ÉNONCÉ 1: Recopiez à l'identique le passage du texte sur l'hommage à Mme Halima Embarek Warzazi compris entre "Le Conseil consultatif" et "29 Mai 2009.", bornes incluses.

TEXTE DU DOCUMENT:
□ □ □ □ □
Le Conseil consultatif des droits de l’Homme a organisé une cérémonie d’hommage à Mme Halima Embarek Warzazi pour son engagement au service des droits de l’Homme et au sein des nations unies durant plus de cinquante ans, le vendredi 29 Mai 2009.

Plusieurs personnalités ont pris part à cette cérémonie membres du CCDH, militants des droits de l’Homme et autres acteurs amis de Mme Warzazi.

Membre du CCDH depuis décembre 2002, Mme Halima Embarek Warzazi a été parmi les premières femmes marocaines à exercer des fonctions diplomatiques : ‘Une femme au parcours exceptionnel, riche d’accomplissements et de réalisations …la confiance dont jouissait Mme Ouarzari ainsi que le grand respect et la considération lui a permis de contribuer d’une manière efficace et décisive dans le développement du concept de ‘l’Universalité des droits de l’Homme’ dans ses dimensions juridiques et culturels et de participer dans l’élaboration de conventions internationales principales’ a souligné Mme Latifa Akherbach, Secrétaire d’Etat auprès du Ministre des affaires étrangères et de la coopération.
□ □ □ □ □
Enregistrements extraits

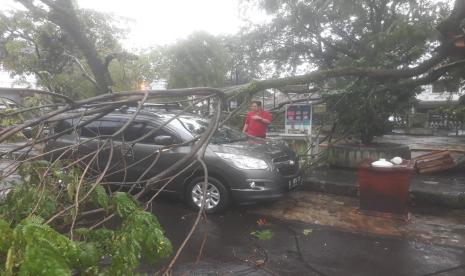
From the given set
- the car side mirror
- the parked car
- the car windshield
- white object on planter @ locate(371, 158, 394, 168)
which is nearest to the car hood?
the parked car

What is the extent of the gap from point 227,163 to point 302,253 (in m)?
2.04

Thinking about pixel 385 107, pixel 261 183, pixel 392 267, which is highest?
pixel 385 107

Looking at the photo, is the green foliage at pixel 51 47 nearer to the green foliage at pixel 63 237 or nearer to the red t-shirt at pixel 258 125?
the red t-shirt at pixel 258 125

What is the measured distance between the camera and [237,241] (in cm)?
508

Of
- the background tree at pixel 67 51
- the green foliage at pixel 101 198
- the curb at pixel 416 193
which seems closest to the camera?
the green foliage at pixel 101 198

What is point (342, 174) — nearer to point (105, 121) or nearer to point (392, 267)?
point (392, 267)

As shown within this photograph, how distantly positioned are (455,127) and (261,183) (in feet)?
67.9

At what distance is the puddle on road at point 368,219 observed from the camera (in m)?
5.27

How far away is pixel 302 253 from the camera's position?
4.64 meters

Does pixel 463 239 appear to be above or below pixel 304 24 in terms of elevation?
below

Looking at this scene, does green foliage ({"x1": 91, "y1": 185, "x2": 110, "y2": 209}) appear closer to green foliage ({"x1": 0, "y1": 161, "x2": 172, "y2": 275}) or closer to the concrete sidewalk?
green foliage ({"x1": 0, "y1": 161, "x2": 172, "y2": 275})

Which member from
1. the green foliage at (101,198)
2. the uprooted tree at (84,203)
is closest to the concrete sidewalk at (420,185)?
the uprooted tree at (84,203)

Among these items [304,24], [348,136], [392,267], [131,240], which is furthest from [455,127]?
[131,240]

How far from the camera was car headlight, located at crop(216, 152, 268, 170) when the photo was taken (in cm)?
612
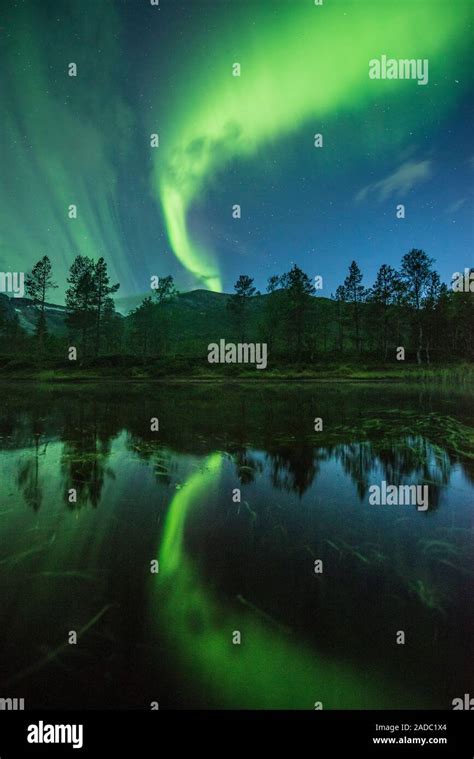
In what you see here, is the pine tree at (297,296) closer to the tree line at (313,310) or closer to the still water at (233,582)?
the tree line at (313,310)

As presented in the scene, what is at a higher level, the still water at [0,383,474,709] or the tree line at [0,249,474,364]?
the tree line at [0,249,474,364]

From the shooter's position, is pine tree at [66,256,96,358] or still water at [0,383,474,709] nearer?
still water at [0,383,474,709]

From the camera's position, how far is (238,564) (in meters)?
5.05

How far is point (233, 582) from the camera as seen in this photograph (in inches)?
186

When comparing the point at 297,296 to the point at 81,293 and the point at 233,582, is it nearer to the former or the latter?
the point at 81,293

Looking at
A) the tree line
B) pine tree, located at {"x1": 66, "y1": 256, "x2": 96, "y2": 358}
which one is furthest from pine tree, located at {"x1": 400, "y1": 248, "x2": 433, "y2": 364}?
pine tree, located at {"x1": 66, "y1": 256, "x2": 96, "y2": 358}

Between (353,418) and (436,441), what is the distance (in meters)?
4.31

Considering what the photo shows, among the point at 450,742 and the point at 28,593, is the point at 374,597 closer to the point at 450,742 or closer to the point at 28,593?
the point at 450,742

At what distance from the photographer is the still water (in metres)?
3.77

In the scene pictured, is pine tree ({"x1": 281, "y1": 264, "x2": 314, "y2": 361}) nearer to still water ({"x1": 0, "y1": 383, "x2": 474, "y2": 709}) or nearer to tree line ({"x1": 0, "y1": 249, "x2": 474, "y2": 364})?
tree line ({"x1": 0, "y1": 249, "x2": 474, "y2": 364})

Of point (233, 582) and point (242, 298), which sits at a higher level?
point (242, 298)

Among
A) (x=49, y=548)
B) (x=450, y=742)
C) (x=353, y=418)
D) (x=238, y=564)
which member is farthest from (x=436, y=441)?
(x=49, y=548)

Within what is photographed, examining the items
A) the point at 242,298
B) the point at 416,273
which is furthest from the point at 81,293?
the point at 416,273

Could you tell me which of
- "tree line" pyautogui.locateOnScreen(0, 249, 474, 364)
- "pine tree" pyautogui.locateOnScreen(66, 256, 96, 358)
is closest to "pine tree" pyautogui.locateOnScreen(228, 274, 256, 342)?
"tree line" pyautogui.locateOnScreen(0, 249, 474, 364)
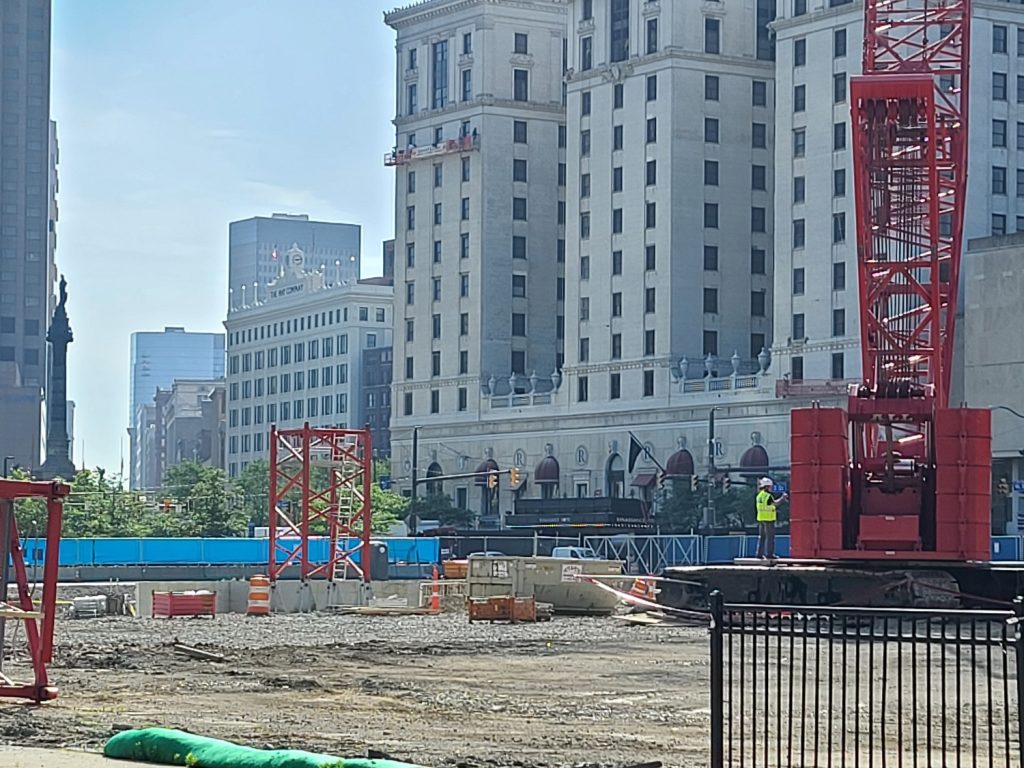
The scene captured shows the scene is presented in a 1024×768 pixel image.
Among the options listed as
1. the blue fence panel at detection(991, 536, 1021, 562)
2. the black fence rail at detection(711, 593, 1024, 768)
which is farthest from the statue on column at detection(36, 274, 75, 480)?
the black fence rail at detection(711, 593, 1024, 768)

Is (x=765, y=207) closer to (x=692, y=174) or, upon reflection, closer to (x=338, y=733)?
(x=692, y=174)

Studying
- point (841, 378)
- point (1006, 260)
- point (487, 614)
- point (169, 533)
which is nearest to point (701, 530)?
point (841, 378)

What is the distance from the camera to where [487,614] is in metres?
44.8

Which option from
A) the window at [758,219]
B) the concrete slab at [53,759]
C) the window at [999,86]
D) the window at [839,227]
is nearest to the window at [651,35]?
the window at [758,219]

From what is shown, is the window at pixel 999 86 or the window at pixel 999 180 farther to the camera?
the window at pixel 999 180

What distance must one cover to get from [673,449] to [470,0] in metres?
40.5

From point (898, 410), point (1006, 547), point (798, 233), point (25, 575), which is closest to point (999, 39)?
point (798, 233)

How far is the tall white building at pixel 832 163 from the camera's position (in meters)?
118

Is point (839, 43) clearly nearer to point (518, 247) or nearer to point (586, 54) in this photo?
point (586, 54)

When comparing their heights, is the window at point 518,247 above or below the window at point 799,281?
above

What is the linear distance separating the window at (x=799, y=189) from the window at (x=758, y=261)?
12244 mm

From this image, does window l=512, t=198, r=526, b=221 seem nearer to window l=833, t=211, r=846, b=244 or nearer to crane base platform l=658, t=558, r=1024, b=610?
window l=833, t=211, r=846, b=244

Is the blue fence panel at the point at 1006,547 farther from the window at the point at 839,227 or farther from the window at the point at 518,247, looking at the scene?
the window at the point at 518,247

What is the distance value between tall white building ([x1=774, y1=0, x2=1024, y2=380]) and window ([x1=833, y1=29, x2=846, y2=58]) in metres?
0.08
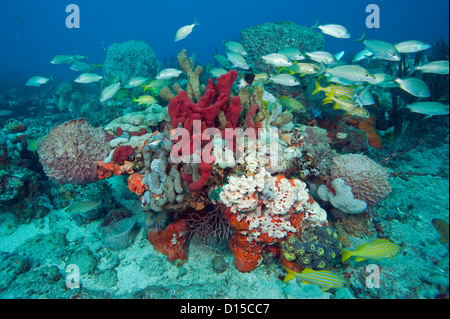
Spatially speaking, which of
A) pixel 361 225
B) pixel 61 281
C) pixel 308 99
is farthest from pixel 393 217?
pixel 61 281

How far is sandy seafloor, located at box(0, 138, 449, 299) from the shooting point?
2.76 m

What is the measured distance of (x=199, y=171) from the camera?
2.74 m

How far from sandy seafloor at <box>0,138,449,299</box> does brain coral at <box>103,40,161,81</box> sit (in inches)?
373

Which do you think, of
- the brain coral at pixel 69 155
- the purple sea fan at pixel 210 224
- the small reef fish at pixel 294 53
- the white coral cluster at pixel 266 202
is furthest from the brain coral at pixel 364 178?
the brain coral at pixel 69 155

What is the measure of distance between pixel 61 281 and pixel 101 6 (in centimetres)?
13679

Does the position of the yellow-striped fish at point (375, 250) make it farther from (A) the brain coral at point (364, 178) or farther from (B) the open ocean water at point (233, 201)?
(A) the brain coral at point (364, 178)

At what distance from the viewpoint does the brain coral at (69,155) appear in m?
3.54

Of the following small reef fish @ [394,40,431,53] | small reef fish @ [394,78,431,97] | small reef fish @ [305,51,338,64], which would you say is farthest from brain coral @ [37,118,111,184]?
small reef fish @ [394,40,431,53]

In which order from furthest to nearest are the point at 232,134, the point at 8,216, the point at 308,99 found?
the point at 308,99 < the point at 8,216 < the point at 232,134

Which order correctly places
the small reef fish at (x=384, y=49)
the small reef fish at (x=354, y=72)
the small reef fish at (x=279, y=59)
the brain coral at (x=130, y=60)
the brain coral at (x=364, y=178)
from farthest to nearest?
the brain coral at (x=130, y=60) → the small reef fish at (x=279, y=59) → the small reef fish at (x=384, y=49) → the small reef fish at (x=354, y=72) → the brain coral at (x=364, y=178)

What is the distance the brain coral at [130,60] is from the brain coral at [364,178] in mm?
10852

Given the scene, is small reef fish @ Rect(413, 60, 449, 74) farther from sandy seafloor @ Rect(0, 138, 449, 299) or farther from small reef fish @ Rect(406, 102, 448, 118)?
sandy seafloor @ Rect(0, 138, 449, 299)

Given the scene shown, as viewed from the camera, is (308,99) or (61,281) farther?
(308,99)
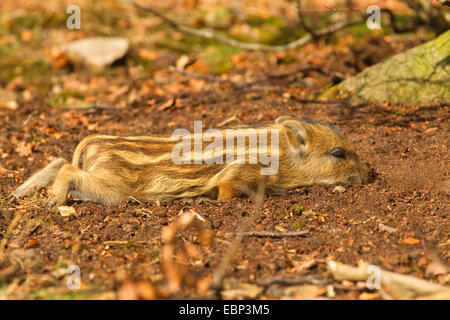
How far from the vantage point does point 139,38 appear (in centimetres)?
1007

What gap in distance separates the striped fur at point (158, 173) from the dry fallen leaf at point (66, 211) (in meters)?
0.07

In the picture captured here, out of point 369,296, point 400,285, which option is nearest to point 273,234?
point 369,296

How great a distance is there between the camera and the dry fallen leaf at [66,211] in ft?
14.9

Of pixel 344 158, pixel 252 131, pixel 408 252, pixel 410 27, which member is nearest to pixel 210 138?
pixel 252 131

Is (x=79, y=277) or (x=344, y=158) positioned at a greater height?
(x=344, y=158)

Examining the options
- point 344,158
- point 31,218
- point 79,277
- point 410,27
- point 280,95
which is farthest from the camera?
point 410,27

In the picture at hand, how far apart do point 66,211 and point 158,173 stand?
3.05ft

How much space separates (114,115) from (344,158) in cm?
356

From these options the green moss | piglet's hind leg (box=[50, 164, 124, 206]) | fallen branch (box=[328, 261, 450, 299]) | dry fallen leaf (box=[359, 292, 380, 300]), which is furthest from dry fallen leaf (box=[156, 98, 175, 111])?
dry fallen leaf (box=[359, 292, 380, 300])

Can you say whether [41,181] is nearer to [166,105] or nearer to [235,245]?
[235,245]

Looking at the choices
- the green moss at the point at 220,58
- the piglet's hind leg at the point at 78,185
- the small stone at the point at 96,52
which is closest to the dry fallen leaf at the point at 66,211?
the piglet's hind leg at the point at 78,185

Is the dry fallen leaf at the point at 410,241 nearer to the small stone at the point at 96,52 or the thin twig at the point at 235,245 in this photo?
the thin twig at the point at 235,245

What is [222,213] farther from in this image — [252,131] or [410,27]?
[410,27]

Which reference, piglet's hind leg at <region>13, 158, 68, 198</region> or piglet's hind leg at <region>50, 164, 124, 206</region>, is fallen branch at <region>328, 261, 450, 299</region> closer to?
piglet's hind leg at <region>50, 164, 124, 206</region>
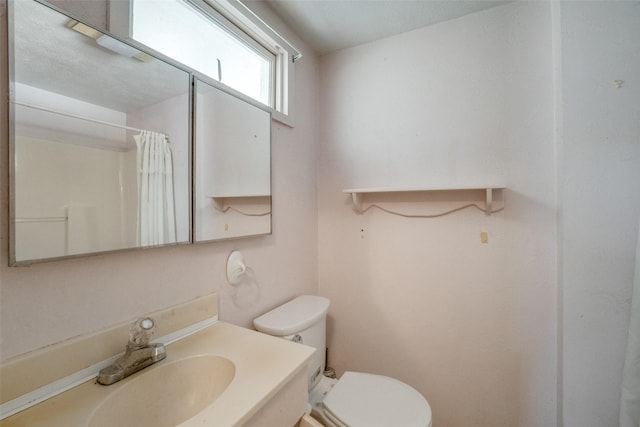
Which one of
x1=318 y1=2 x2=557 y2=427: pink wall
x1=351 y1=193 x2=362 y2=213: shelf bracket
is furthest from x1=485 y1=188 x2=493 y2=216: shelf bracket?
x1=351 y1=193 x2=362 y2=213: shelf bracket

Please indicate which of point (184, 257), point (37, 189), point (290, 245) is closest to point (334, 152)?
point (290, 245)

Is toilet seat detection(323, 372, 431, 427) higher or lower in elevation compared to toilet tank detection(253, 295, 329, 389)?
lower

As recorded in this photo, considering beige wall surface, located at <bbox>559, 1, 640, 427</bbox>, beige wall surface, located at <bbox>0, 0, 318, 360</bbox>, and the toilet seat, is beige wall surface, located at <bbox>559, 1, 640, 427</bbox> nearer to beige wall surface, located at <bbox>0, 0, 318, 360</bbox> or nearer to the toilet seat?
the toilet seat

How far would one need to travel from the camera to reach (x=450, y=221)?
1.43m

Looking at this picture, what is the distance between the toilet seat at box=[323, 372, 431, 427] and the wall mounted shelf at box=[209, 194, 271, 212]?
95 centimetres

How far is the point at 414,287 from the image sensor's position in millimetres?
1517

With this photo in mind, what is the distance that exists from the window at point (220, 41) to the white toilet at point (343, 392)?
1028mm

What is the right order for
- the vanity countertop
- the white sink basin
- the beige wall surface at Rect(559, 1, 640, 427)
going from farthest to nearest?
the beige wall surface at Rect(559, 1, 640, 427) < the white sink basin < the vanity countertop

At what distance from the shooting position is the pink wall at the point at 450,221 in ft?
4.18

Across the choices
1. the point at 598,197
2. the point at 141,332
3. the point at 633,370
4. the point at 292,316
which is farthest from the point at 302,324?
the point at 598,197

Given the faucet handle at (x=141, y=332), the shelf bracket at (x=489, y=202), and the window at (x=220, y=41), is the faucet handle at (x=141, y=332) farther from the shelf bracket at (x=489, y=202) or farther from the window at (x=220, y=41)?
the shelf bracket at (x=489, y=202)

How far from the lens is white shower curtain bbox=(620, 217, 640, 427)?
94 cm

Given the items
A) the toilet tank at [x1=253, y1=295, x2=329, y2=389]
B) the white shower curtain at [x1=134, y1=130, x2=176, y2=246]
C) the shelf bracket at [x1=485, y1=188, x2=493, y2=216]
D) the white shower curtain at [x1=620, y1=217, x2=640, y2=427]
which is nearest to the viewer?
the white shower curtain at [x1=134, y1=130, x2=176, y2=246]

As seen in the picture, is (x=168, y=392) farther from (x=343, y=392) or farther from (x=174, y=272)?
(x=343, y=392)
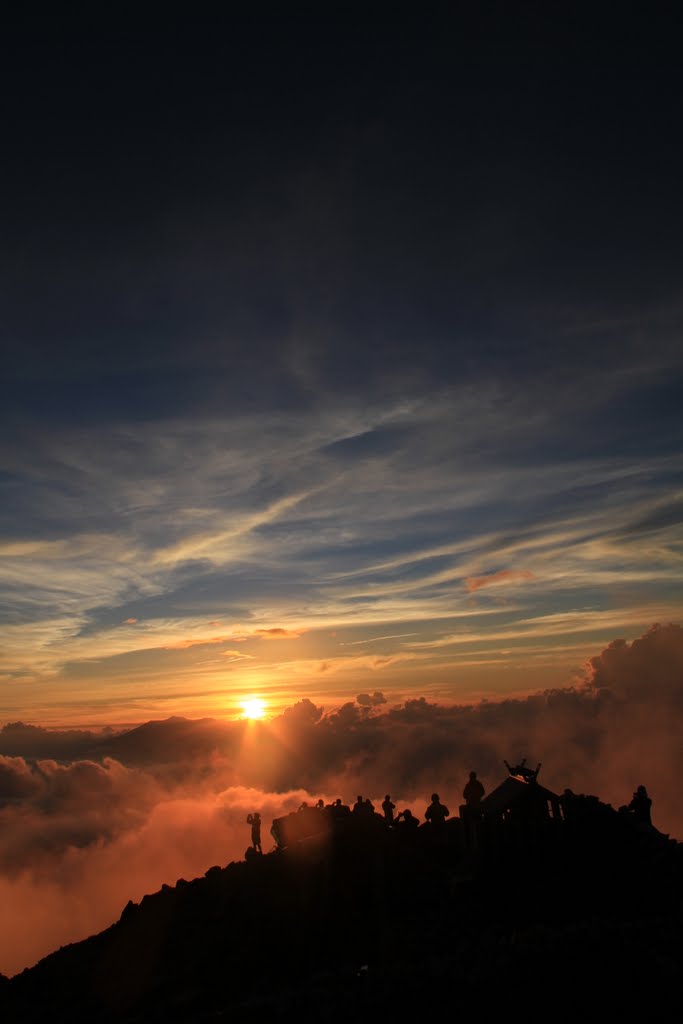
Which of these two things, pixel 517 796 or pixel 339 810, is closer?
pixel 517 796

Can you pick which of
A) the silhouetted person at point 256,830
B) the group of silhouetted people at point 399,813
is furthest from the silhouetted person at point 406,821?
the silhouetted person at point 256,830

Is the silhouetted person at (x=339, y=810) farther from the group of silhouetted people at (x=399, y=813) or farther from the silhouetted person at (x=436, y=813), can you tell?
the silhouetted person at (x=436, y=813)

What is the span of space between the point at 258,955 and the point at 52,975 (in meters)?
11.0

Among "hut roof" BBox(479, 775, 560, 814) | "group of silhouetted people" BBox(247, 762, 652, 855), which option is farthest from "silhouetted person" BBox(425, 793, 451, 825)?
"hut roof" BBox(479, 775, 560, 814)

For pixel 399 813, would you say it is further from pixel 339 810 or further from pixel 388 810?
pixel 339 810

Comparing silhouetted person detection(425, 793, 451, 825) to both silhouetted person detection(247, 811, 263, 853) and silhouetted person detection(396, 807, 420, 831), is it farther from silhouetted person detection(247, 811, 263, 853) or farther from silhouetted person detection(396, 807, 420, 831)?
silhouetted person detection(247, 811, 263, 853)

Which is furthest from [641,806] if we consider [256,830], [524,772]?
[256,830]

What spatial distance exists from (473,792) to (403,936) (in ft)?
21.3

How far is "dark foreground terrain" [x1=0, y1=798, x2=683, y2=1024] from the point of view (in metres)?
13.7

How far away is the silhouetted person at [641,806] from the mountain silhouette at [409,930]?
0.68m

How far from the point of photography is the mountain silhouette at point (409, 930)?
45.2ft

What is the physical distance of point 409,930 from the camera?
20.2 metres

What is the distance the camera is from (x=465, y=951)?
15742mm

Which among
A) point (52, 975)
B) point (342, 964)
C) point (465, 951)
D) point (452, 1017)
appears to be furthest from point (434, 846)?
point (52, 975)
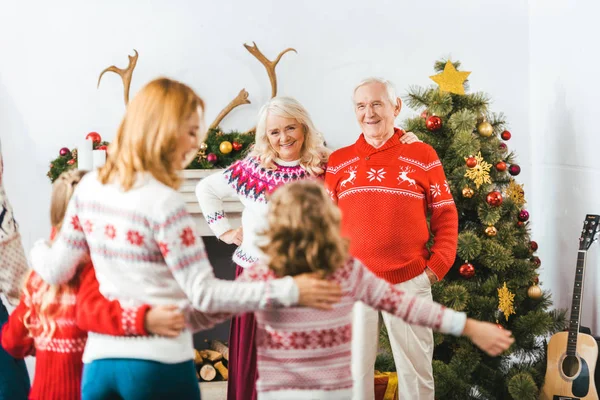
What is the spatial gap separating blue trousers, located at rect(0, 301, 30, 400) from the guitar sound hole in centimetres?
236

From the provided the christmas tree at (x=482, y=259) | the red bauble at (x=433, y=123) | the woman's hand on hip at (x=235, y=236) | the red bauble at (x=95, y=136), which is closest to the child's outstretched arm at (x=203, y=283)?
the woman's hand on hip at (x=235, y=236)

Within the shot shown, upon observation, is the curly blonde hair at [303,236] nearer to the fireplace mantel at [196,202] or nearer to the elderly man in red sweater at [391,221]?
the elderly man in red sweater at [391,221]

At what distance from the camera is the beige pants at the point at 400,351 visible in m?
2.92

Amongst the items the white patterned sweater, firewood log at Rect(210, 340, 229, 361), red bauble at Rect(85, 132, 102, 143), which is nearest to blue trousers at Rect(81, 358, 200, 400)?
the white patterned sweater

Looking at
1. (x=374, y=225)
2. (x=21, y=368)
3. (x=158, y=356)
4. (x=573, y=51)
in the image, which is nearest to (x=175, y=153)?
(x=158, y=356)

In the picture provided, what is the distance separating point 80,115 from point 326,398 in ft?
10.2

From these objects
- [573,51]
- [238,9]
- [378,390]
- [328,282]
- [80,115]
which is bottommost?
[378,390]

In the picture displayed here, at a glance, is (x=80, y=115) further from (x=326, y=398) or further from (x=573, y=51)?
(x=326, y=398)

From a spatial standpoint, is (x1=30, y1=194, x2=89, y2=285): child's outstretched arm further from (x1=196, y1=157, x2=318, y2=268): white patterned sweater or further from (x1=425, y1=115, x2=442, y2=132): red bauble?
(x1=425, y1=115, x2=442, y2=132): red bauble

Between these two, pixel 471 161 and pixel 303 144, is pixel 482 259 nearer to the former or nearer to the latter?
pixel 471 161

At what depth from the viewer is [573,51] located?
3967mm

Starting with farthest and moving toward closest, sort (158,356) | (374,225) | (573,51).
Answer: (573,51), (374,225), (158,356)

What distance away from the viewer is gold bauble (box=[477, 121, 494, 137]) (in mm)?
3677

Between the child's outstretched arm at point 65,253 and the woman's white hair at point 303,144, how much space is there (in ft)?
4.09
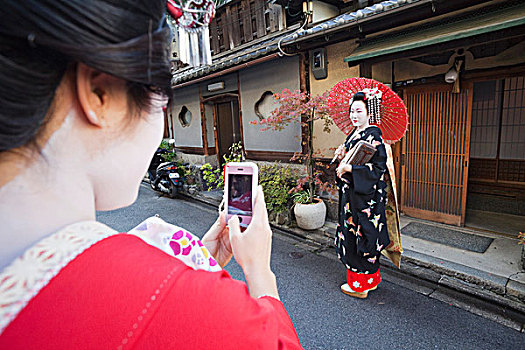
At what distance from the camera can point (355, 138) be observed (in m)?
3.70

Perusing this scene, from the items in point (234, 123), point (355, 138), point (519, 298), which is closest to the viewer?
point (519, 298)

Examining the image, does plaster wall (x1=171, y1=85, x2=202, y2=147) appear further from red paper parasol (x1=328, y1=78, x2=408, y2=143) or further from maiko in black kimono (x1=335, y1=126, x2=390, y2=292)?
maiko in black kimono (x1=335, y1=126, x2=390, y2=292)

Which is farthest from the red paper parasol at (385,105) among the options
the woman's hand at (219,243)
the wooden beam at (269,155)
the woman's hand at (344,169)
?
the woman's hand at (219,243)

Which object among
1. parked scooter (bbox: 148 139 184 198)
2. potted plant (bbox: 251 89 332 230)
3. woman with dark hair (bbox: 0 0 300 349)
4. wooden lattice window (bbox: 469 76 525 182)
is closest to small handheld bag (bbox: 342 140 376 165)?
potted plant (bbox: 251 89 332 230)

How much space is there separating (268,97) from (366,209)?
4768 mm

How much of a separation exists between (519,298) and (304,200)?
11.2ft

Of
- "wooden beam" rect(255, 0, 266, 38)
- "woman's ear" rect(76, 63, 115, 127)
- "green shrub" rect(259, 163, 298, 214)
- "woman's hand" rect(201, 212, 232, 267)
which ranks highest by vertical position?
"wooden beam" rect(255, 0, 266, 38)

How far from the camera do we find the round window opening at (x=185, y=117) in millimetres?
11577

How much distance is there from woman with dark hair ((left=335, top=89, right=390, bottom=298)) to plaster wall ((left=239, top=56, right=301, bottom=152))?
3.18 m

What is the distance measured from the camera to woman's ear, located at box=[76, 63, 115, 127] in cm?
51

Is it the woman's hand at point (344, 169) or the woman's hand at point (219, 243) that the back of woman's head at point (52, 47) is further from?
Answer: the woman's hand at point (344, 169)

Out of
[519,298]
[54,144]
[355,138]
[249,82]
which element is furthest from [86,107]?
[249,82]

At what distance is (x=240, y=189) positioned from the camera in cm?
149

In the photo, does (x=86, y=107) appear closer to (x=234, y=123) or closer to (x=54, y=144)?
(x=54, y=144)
□ □ □ □ □
ÉNONCÉ 2: Reproduisez uniquement les lignes des enregistrements situées entre celle contenant "In which order" et celle contenant "the point at 308,99 <", bornes incluses, en substituant "farthest" à "furthest" et sans rien modifier d'autre.

RÉSULTAT ATTENDU 1:
Le Conseil consultatif des droits de l’Homme a organisé une cérémonie d’hommage à Mme Halima Embarek Warzazi pour son engagement au service des droits de l’Homme et au sein des nations unies durant plus de cinquante ans, le vendredi 29 Mai 2009.

RÉSULTAT ATTENDU 2:
In which order from farthest to nearest are the point at 232,134, the point at 8,216, the point at 308,99 found?
the point at 308,99 < the point at 8,216 < the point at 232,134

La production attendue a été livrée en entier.